Starting at the line that contains "How far in the" and stopping after the last of the records, write those lines out again, requests included. Multiply every number in the answers, whether a distance or a coordinate, by 0.65 and round it to a whole number, halves up.

--- Items ---

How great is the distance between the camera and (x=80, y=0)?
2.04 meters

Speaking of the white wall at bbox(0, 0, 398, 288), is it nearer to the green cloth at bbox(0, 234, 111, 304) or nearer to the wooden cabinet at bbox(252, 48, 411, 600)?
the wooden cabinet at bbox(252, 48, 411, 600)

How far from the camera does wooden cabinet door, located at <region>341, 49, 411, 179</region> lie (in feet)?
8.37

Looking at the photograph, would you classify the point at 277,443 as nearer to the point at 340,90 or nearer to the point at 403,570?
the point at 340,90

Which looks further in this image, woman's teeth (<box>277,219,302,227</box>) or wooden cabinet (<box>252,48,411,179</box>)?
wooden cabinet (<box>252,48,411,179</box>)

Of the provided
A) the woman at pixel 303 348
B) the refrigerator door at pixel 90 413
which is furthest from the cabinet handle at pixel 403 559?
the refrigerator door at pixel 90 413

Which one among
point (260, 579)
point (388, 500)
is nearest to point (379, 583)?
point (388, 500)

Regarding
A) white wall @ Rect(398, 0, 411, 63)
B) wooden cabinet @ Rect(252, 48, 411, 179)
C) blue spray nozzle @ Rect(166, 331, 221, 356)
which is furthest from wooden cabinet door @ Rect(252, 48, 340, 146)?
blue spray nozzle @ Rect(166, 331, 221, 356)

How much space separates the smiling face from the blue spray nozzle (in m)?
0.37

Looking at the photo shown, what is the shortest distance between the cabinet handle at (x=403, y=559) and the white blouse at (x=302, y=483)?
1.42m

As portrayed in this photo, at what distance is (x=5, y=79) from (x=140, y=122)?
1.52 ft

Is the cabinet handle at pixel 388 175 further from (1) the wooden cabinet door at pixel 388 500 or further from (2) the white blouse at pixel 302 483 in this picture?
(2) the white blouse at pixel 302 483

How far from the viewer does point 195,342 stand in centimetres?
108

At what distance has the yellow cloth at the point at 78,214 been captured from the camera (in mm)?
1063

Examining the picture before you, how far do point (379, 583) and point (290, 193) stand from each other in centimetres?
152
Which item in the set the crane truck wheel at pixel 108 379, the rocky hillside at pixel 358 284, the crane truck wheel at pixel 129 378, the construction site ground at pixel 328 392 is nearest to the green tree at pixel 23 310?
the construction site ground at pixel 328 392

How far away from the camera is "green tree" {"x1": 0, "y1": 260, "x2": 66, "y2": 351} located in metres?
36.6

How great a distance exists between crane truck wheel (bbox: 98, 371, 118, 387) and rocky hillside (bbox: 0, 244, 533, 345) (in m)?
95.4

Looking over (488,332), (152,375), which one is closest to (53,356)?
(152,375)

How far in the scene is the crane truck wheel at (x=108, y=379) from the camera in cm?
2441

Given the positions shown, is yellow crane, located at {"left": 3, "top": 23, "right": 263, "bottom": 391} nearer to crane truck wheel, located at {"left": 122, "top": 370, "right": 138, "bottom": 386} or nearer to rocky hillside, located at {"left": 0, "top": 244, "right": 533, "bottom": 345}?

---

Answer to this problem:
How far in the scene is the crane truck wheel at (x=108, y=379) from the camera in cm?
1587

Given the positions shown, is yellow crane, located at {"left": 3, "top": 23, "right": 263, "bottom": 391} nearer to crane truck wheel, located at {"left": 122, "top": 370, "right": 138, "bottom": 386} or nearer to rocky hillside, located at {"left": 0, "top": 244, "right": 533, "bottom": 345}?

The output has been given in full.